Ororaphidia Temporal range: Aalenian–Bajocian PreꞒ Ꞓ O S D C P T J K Pg N

Scientific classification
- Kingdom: Animalia
- Phylum: Arthropoda
- Clade: Pancrustacea
- Class: Insecta
- Order: Raphidioptera
- Family: †Mesoraphidiidae
- Genus: †Ororaphidia Engel & Ren, 2008
- Species: O. megalocephala Engel & Ren, 2008; O. bifurcata Lyu, Ren & Liu, 2017;

= Ororaphidia =

Extinct genus of insects

Ororaphidia is an extinct genus of snakefly containing two species: the type species Ororaphidia megalocephala and Ororaphidia bifurcata.

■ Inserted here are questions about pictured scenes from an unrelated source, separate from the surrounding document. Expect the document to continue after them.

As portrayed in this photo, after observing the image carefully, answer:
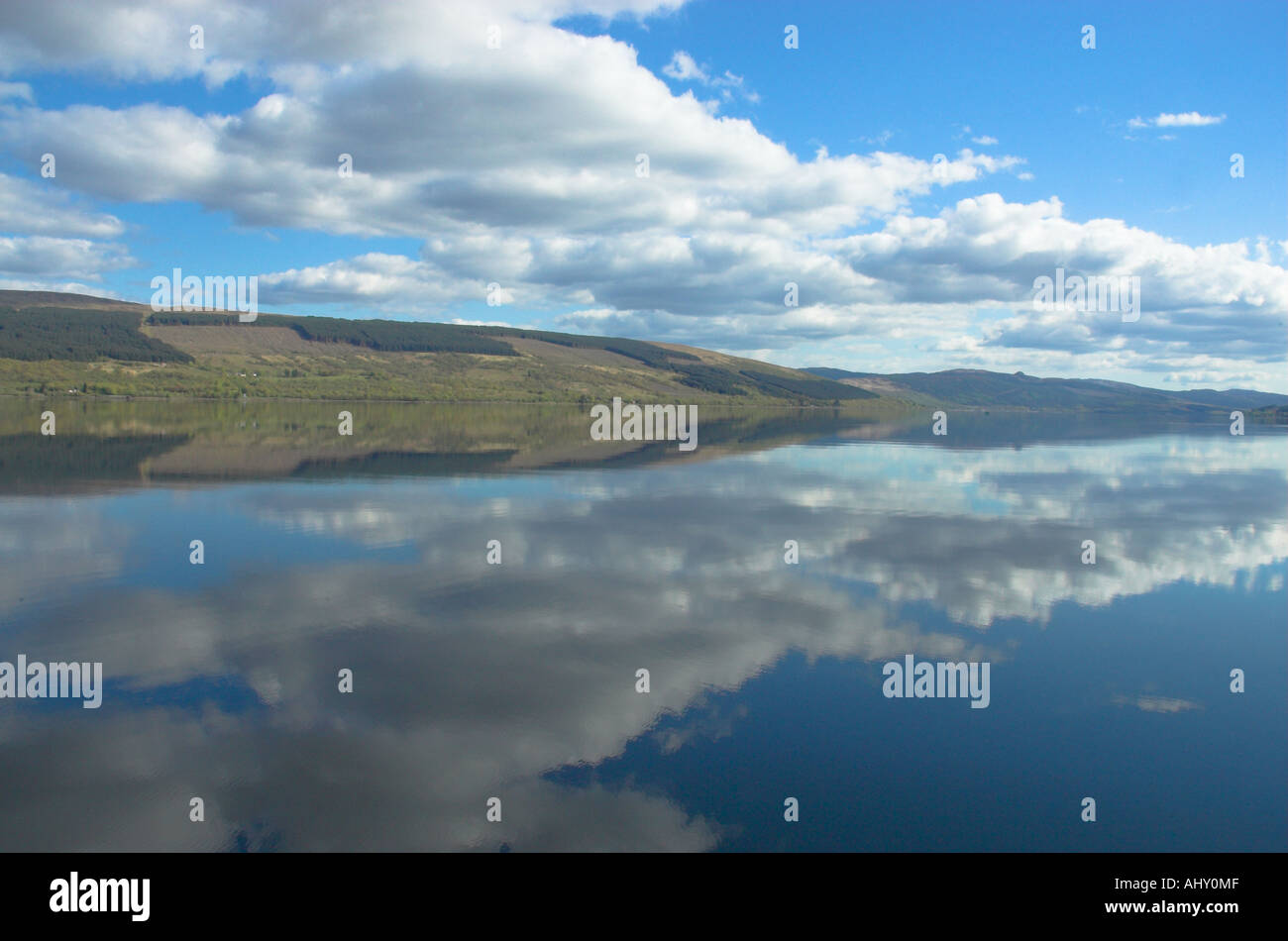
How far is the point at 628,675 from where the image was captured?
17031 mm

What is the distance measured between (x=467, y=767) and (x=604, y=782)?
85.8 inches

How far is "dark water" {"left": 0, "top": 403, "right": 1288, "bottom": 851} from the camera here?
38.4ft

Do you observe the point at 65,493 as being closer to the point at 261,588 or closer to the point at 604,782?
the point at 261,588

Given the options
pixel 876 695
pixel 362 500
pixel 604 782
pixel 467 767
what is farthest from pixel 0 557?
pixel 876 695

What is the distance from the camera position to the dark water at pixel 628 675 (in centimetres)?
1170

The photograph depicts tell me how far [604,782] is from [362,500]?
96.0 feet

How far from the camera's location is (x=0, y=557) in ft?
83.5

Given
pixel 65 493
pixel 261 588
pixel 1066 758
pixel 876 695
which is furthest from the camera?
pixel 65 493
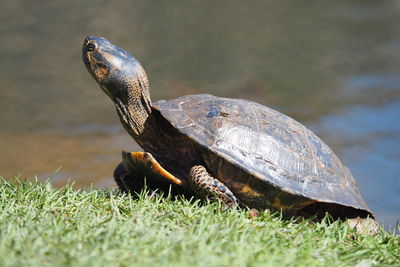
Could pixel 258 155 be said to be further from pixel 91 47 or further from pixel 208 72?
pixel 208 72

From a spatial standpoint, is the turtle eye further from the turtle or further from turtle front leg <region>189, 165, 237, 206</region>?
turtle front leg <region>189, 165, 237, 206</region>

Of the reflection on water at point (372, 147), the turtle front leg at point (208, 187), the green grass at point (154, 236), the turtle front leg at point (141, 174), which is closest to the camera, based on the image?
the green grass at point (154, 236)

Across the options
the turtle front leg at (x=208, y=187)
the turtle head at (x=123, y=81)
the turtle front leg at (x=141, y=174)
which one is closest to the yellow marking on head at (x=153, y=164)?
the turtle front leg at (x=141, y=174)

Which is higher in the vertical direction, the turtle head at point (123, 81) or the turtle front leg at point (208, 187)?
the turtle head at point (123, 81)

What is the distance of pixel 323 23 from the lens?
49.5 feet

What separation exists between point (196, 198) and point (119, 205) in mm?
702

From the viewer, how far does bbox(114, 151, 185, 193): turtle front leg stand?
13.7 ft

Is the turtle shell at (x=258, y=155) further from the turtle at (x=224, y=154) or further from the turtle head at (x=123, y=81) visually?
the turtle head at (x=123, y=81)

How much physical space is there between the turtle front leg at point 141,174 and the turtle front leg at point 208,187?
7.5 inches

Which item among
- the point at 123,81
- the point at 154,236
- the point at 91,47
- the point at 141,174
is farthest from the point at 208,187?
the point at 91,47

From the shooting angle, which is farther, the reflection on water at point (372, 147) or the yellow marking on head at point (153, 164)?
the reflection on water at point (372, 147)

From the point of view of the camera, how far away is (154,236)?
302 centimetres

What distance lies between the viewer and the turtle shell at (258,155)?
419 centimetres

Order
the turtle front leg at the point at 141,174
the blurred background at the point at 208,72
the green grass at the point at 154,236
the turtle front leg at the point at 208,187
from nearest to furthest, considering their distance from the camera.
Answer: the green grass at the point at 154,236
the turtle front leg at the point at 208,187
the turtle front leg at the point at 141,174
the blurred background at the point at 208,72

==History and classification==
Doctors Michael S. Engel and Dong Ren first studied and described Ororaphidia and the co-occurring Styporaphidia and in 2008, publishing a formal description in the Journal of the Kansas Entomological Society volume 81. The genus name comes from the Greek oros meaning "mountain" and Raphidia, the type genus for, and most often used as, a stem for generic names in the order Raphidioptera. The species name is a combination of the Greek words megalose meaning "very large" and kephale meaning "head" and is in reference to the notably large size of the head capsule compared to other raphidiopterans.

==Description==
The genus is known from only the holotype, a single female specimen, deposited in the Department of Biology, Capital Normal University, Beijing, China as specimen number NNS-200201. Preserved as a compression fossil, the female individual is fossilized in a resting position giving a top view to the body and wings. The Ororaphidia holotype was found in the near Daohugou Village, Inner Mongolia, China from the Jiulongshan Formation. The formation is dated as early middle Jurassic, specifically Aalenian to Bajocian in age. This dating places Ororaphidia and Styporaphidia as the oldest raphidiopterans known from China. Excluding the ovipositor which is short and does not pass the wingtips, Ororaphidia is 12 mm and has a forewing length of 11.4 mm. The head is longer than it is wide and is slightly longer than the prothorax. Ororaphidia has wing venation which while superficially similar to some Mesoraphidia genera, it can be distinguished by a number of differences including a pterostigmal cross vein and the noticeably short ovipositor.